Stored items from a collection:
-- Begin --
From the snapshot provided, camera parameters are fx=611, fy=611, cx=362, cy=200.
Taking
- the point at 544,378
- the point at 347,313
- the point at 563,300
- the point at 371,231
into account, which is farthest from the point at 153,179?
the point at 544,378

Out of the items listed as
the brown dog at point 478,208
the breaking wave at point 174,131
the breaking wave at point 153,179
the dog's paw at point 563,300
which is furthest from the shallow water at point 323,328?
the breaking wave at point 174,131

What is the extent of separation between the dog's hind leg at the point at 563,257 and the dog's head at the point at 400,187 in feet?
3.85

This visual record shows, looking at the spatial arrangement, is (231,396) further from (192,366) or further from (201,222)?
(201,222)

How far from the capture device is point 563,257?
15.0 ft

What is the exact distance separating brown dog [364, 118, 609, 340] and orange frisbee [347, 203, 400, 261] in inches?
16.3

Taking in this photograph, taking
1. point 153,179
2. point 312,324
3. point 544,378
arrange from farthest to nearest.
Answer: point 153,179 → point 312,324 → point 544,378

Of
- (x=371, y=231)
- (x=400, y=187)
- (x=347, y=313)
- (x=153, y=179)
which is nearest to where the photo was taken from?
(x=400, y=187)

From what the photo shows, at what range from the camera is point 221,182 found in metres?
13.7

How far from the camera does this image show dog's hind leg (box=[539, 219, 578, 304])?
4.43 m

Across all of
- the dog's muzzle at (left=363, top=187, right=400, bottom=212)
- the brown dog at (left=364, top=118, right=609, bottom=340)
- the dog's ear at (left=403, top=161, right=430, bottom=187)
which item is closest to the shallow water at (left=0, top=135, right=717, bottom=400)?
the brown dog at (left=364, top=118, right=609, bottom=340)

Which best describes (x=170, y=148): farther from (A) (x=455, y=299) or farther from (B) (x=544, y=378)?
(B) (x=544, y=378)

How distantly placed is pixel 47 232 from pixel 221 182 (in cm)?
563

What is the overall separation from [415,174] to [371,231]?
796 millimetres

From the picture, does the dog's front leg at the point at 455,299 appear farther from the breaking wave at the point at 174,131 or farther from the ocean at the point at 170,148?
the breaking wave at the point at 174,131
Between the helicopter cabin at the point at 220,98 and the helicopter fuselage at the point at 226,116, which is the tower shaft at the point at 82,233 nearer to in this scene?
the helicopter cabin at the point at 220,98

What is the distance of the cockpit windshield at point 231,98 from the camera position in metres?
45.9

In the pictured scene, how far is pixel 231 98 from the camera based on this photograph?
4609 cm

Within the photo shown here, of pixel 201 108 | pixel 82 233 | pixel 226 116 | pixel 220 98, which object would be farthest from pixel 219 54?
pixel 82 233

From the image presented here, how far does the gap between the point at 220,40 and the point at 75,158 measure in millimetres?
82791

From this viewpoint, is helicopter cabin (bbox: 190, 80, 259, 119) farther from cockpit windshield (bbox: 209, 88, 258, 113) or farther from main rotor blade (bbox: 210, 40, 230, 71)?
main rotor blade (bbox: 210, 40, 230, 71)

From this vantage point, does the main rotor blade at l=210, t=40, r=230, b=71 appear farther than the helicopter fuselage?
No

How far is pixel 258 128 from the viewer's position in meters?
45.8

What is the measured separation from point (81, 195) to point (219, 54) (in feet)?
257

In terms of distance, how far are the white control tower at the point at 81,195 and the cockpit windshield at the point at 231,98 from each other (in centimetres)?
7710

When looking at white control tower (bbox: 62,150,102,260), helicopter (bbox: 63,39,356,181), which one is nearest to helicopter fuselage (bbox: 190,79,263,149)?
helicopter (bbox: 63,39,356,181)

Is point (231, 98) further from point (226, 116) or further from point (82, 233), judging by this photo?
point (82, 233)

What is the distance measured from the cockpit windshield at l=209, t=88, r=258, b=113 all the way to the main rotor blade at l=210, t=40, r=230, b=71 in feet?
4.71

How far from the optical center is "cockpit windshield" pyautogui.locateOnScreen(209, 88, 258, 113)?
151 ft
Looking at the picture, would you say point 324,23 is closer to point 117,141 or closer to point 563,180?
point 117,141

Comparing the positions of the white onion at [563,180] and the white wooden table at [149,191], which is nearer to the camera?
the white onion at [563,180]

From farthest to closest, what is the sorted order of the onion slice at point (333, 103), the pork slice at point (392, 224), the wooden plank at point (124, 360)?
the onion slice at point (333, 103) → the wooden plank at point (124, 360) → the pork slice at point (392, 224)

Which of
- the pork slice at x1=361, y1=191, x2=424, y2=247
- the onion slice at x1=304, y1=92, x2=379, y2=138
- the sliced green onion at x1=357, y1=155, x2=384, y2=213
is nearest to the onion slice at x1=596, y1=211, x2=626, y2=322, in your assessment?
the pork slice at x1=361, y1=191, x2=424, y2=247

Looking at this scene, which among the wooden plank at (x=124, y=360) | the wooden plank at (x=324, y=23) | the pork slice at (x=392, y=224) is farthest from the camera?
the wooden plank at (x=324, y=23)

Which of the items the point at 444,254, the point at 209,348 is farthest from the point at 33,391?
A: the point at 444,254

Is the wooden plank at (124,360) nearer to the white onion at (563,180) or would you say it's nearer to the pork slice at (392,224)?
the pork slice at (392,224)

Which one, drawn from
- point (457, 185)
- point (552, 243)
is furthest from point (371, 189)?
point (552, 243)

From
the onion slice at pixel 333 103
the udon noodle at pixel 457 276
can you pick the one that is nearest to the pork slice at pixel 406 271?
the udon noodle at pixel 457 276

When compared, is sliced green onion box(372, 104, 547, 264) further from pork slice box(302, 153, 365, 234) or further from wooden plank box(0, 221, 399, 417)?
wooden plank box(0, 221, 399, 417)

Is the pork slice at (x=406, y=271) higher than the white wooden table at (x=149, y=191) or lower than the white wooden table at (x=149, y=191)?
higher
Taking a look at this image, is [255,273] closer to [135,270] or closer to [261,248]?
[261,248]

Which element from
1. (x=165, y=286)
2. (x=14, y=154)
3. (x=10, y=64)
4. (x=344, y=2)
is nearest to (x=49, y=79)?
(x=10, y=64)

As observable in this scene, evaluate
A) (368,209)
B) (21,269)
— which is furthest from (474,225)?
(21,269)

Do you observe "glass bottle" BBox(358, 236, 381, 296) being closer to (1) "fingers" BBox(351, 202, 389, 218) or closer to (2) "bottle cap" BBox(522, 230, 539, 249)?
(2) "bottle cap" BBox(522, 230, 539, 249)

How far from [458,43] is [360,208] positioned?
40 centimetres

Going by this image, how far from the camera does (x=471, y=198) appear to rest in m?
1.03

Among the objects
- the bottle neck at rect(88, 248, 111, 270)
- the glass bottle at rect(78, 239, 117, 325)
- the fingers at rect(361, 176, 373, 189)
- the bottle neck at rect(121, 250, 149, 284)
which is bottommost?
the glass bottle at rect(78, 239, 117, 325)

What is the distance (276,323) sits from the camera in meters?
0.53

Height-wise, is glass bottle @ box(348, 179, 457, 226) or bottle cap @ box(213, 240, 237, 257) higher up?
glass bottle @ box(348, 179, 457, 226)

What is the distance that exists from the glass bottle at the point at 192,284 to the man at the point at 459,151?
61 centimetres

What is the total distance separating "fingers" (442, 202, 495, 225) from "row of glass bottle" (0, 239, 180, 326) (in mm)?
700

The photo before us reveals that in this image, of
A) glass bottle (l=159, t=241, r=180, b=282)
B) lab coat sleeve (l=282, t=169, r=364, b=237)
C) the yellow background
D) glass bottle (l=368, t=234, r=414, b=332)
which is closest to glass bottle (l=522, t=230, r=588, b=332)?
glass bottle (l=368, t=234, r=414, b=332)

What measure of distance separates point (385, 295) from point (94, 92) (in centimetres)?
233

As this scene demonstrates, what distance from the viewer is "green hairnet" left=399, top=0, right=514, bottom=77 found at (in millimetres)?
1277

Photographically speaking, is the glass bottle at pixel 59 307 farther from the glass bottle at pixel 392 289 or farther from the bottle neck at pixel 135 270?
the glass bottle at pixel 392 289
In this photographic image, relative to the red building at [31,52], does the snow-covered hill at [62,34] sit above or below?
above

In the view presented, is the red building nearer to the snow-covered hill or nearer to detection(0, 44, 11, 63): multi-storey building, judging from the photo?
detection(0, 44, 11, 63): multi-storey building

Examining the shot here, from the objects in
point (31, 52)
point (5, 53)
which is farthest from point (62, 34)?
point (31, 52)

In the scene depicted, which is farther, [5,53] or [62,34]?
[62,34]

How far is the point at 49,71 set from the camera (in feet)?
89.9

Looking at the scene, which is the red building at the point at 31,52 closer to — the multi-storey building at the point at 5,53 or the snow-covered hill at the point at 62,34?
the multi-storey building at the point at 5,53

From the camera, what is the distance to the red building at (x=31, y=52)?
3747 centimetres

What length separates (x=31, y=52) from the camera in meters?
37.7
-- End --
PROBLEM TO SOLVE: Please rewrite the listing from the line with "As observable in this scene, evaluate" up to and including the line with "40 centimetres", swapping "furthest" for "farthest" and leaving everything else unchanged.

TASK RESPONSE:
As observable in this scene, evaluate
A) (368,209)
B) (21,269)
— which is farthest from (474,225)?
(21,269)

Do you observe "glass bottle" BBox(358, 236, 381, 296) being closer to (1) "fingers" BBox(351, 202, 389, 218) or closer to (2) "bottle cap" BBox(522, 230, 539, 249)?
(2) "bottle cap" BBox(522, 230, 539, 249)

How far from [458,43] is [360,208] positioned?
40 centimetres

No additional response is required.